Maddi geliri düşük olan aileler çok çalışarak hayatlarını geçindirmeye çalışmakta, bu sıkıntı şartlar çocuklarından uzak kalmalarına ve onlarla geçirdikleri vaktin azalmasına yol açmaktadır. Varlıklı ailelerin sosyo-ekonomik seviyesi, düşük gelirli ailelerden farklı görünse de çocukların yaşadığı zorluklar benzerlik göstermektedir. Maddi imkânları yüksek, iş hayatı ağır ya da kendi özel hayatına öncelik veren ebeveynler çocuklarının gereksinim duyduğu ilgiyi, sevgiyi, şefkati ve korunmayı bakıcıya ya da çalışana devrederek onların duygusal manada zorluk yaşamalarına neden olmaktadırlar.
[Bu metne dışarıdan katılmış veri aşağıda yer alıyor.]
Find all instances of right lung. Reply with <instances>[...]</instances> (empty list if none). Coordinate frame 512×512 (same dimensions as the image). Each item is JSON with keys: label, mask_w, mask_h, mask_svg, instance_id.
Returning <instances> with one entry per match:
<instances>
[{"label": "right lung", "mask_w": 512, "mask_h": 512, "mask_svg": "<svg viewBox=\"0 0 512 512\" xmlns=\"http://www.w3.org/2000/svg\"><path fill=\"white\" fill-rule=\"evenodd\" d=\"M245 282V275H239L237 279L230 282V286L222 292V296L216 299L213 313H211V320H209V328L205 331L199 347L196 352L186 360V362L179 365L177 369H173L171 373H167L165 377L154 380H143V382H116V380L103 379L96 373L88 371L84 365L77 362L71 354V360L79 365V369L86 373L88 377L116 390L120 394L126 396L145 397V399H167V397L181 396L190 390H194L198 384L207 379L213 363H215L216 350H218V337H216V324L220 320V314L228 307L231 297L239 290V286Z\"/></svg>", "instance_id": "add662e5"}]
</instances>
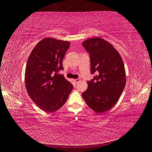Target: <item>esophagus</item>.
<instances>
[{
    "label": "esophagus",
    "instance_id": "esophagus-1",
    "mask_svg": "<svg viewBox=\"0 0 152 152\" xmlns=\"http://www.w3.org/2000/svg\"><path fill=\"white\" fill-rule=\"evenodd\" d=\"M73 80H74V82H75V83H78V82H80V79H73Z\"/></svg>",
    "mask_w": 152,
    "mask_h": 152
}]
</instances>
Bilhassa meskenin içinde var olan lakin duygusal manada aralıklı durabilen, çocuğuna sevgisini cömert armağanlarla vermeye çalışan ebeveynlerin çocuklarında yalnızlık, içine kapanma, irtibat sorunları, okul muvaffakiyetinde düşüş görülebilmekte, çok ihmal durumlarında ise depresif bozukluklar, kendine ziyan verme ve intihar kanısı üzere riskli davranışlar gözlemlenebilmektedir. Yalnızca duygusal değil fizikî şiddete maruz kalmış çocuklarda ise yeme ve uyku bozuklukları, kaygılar ve öfke patlamaları da yaşanabilmektedir. Birebir halde çocuklarının olumsuz davranışlarını görmezden gelen, saldırganlık yahut öfke denetimi üzere tavırlarını olağan bulan, çocuğunun alkol yahut sigara kullanmasına onay veren çok müsaade verici ebeveynlerin çocuklarında etrafına karşı aşağılama, küçük düşürme, alaylı konuşma, lakap takma, eleştirme, husus bağımlılığı ve cürüm sürece üzere eğilimler görülebilmektedir.
Çocukların sağlıklı bireyler olarak hayatlarını idame ettirebilmeleri, gelecekteki yaşantılarını sağlam temeller üzerine inşa edebilmeleri, kendilerini inançta hissedebilmeleri çok kıymetlidir. Bu nedenle, varlıklı ailelerin çocuklara yönelik ihmal durumlarını fark edebilmeleri, bu vaziyeti önlemeye yönelik tahlil üretebilmeleri epey mühimdir. Çocuklarına karşı dürüst ve içten davranabilmeleri, muhtaçlık duyduklarında yanlarında olabilmeleri, ne olursa olsun sakin kalabilmeleri, kendilerini söz etmeleri konusunda cesaretlendirmeleri, fikirlerinin ciddiye alındığını hissetmeleri çok değerlidir. Daima akıl vermekten, eleştirel yahut cezalandırıcı yaklaşımlardan kaçınmaları, sonları ihlal etmelerine müsaade etmeden onlara karşı daha anlayışlı ve sabırlı davranmaları onlarla tesirli bağlantı kurmalarına yol açacaktır. Ayrıyeten, bu süreçte uzman dayanağı almaları bu devri daha sağlıklı geçirmelerine, aile dinamiklerini güzelleştirmelerine yardımcı olacaktır.